Carla Casella: Hi. Follow-up question and then one question. So the one — the follow-up on the sourcing. Can you give us just a little bit more color what key products are made in China or Mexico for both you or the industry? Is it batteries versus lighting versus Auto Care?

John Drabik: For us specifically, a couple of the bigger areas are still lights which is something that gets produced in China. And then some of the auto components, especially like hoses and gauges, things like that, that we’re acquiring out of China. There’s some smaller categories around battery. But — those two are probably the biggest — yeah. And there are some raw materials that we do out in China that we’ll keep an eye on.

Carla Casella: Okay. That’s great. And then just you’ve talked about all your internal potential growth opportunities. Have you looked at or can talk to the M&A environment and whether that would be a pillar for growth as well?

Mark LaVigne: It’s something, Carla, we always look at, and we continue to sort of keep a pulse on what’s out there, what’s hitting the market. But our emphasis is going to continue to be to pay down that in the near-term. But we’ll continue to look for small bolt-on acquisitions. And what we’re seeing is there are some things out there. But I would not look for anything larger scale from us. I think it would just continue to be on a smaller scale, so we can focus on debt pay-down.

Carla Casella: Okay. That’s great. Thank you.

Mark LaVigne: Thanks, Carla.

Operator: [Operator Instructions] Next, we will hear from William Reuter at Bank of America. Please go ahead.

William Reuter: Good morning. My question is on e-commerce, one of the five growth pillars. Can you talk about where the industry is in terms of penetration in the US, and how it is growing relative to the brick-and-mortar market? And if you’re seeing any increases in private label competition in that channel?

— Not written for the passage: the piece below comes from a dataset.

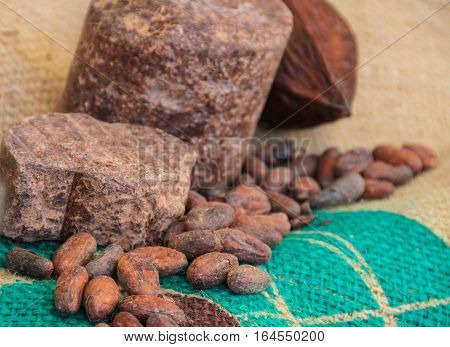 Cacao beans on green towel with the few stones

Mark LaVigne: E-commerce continues to be a source of growth in our categories. And I think, overall, I would say you are seeing stable shares from a private label premium standpoint. And so you’re not seeing any shift to private label, but you are seeing nice growth opportunities, both in the US and in international markets. For our aspirations for this year is we talked about it in November, roughly 30% growth in that business for us in fiscal 2025. So we’re certainly going to participate in and exceed the category growth that we’re seeing in e-commerce.

William Reuter: Got it. And then secondarily, the pricing and promo that you’re investing, is that related to the new distribution? And is it somewhat onetime-ish in nature such that once you lap those promotional offers that you’ve given to customers if you retain the shelf space that you could have some gross margin expansion in fiscal year 2026.

John Drabik: Yeah. There is some related to the new distribution and the new product launches. I think the way we’re thinking about it this year, Bill, is that we’re looking at about 100 basis points overall for the full year, but I expect that to be more front-end loaded from holiday and then work our way down to less investment as we get to the back end of the year.

William Reuter: Got it. So just to be clear, the increase in promotions, that’s a headwind to gross margins when you said the 100 basis points? Or what did that refer to quantitatively?

John Drabik: Yes. Yeah. That would fall through into our margin. That’s top line. We’ve got about 100 basis points of pricing investment. I think for the margin that probably turns into about 70 basis points for the full year.

William Reuter: Got it. That makes sense. Okay. I’ll pass it to others. Thank you.

Operator: Thank you. And at this time, Mr. LaVigne, we have no other questions. Please proceed.

Mark LaVigne: Thanks for joining us today, your interest in Energizer. I hope everyone has a great rest of the day.

Operator: Thank you, sir. Ladies and gentlemen, this does indeed conclude your conference call for today. Once again, thank you for attending. And at this time, we ask that you please disconnect your lines.